External Factors of a Business – Defining Business Terms

It is important to mention that these are factors beyond the control of the company and which can be constantly changing. All of these factors can positively or negatively affect the development and execution of the project.

In addition, both internal and external factors must be taken into account in project management. However, external factors should be treated with greater attention. This, due to the fact that they exert greater limitations in the realization of the project, since they are difficult to control and can be constantly modified.

External factors of a company

Classification of external factors

The external factors that can affect the realization of a company’s projects are:

1. Cultural and social aspects

The social and cultural aspect can influence the realization of a project, since the social and cultural aspects reflect the way of thinking and acting of people. This has a particular impact on the way of managing human resources, in the definition of corporate actions and in the decisions concerning the strategies to be adopted in terms of products and markets. The social and cultural pioneers that the company must follow to maintain acceptance and approval in the market.

2. Political system

Second, each company operates within the legal system of the country or countries where it is located and competes. Therefore, government-enforced policies can act as limitations on a project when they adversely affect it.

Whereas, when they have a positive effect, they offer opportunities to the company carrying out a project. The political system through the government can generate business opportunities for a company. This, through fiscal and/or economic policies and national and international trade regulations.

3. The market

Third, it is important to analyze the market where the project is developed and the market for which the project is developed. Sometimes it can be the same market and sometimes it can be separate.

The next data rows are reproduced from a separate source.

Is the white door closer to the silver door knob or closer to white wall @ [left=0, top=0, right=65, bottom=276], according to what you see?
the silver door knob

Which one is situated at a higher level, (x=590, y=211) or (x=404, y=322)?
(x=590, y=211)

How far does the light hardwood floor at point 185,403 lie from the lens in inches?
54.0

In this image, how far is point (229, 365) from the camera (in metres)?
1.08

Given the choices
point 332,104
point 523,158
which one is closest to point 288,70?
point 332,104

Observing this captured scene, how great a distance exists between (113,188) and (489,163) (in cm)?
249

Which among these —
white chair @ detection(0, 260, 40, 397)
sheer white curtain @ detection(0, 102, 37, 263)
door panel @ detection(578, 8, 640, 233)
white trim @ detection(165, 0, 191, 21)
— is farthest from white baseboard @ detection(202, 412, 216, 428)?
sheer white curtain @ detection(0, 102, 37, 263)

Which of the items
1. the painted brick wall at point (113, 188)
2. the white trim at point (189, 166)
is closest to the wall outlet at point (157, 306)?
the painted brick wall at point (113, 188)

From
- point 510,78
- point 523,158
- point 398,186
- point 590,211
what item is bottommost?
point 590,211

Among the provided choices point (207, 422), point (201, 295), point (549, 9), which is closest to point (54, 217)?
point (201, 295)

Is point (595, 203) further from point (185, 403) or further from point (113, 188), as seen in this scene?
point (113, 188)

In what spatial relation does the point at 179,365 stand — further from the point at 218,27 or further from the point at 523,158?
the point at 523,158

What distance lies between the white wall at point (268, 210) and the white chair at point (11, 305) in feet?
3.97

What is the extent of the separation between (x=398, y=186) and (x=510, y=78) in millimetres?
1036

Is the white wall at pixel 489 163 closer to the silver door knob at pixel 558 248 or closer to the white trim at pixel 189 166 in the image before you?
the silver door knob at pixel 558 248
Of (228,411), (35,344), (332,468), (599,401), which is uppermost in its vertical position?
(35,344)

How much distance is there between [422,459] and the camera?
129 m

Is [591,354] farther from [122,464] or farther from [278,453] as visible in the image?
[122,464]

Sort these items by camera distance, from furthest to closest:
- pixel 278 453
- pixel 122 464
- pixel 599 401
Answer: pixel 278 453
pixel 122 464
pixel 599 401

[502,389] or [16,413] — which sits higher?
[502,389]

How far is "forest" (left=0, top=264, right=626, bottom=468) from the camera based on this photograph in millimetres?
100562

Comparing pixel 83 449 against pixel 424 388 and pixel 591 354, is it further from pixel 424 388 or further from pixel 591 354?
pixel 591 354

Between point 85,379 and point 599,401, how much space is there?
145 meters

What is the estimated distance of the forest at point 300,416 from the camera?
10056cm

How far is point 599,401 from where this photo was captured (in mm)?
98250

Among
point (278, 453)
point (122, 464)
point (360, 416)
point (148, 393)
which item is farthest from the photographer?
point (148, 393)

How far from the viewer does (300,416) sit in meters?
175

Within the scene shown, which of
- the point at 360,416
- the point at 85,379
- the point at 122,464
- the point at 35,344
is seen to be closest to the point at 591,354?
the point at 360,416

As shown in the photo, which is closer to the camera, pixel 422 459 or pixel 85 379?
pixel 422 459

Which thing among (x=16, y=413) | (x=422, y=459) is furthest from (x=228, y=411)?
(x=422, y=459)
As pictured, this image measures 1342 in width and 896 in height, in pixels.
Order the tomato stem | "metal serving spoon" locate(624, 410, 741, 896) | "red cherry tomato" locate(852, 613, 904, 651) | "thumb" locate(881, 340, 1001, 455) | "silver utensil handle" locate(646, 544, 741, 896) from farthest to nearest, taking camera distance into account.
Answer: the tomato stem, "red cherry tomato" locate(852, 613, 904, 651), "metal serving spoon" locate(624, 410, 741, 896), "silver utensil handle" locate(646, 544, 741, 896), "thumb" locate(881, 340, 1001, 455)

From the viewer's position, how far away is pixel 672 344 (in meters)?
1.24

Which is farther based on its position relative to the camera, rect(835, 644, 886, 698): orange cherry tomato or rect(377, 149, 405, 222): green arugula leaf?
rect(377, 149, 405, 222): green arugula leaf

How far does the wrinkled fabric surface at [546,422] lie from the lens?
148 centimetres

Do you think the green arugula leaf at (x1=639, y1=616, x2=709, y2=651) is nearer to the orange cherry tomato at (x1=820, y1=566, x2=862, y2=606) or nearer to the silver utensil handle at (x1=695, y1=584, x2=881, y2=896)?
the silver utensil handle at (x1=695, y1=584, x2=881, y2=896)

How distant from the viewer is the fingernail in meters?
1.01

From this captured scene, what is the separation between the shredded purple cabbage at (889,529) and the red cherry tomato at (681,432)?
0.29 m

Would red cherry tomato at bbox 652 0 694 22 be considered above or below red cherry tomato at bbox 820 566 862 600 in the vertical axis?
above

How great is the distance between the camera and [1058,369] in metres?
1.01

The most important aspects of the market are:

To. The competitors

Competitors are all companies that participate in a market offering goods and services. All this with the aim of winning customers and expanding its market share. Undoubtedly, small and large companies can be competitors

Obviously, among competitors, we are interested in how they use their strategies, including pricing, new product introduction, and communication. This can help you gain a competitive advantage over them.

b. Suppliers

Suppliers provide the company with the necessary resources to complete its production process. Suppliers can be:

  • Schools and universities that provide the company with human resources.
  • Production and distribution companies that supply inputs and raw materials.
  • Organizations and institutions that provide important information for the company.

vs. Customers

Naturally, customers are the people or organizations that purchase the goods and services produced by the business. Customers are the cornerstone of a business’s survival. For this reason, it must be considered that customer service is essential for success in any project.

4. Industry standards

Fourth, we find industry standards. A standard is the model or model that should be followed or taken as a reference for the achievement of something. When you compete in an industry that meets certain standards, the actions are standardized, that is, they must be followed exactly as documented.

Generally speaking, many companies are certified to ISO (International Organization for Standardization) standards, so these standards must be followed to meet the required quality standards. Thus, when carrying out a project, these requirements must be met.

5. Legal Restrictions

Fifth, a project may be affected by the legal rules and regulations of a certain industry in which it competes. Of course, every business and every project is carried out within the framework of a set of legal rules that must be respected. Depending on the size of the project, it may be affected by national legal restrictions if only operated in one country. But, if it has an international scope, it must also respect international legal standards.

6. General environment

Finally, in the general environment, the following aspects should be considered:

To. Economic

It is logical to assume that the economic context has a considerable influence on how companies operate and how they make decisions. This, since the cost of capital, the ability of customers to demand and the ability of the business to expand, will depend on many economic variables.

Among these variables, we can mention the inflation rate, the interest rate, the exchange rate, economic growth, purchasing power, among some that we can mention.

b. Demographic

Likewise, demographics is an important aspect of population composition and market growth. For this reason, demographic trends must be analyzed to make the right decisions and anticipate the changes that may occur, so that the necessary strategies are applied that best adapt to these changes.

vs. Geography and environmental conditions

Finally, geography and environmental conditions can also affect the outcome of a project, since certain elements such as the location, space, topography and climate where the organization is located can affect its results.

External environment 2External environment 2

To conclude, we can say that the analysis of the external factors of the company is important for the management of any project. This, since external factors are external to the organization, are constantly changing and are difficult to control. For this reason, they can limit the development and execution of a project.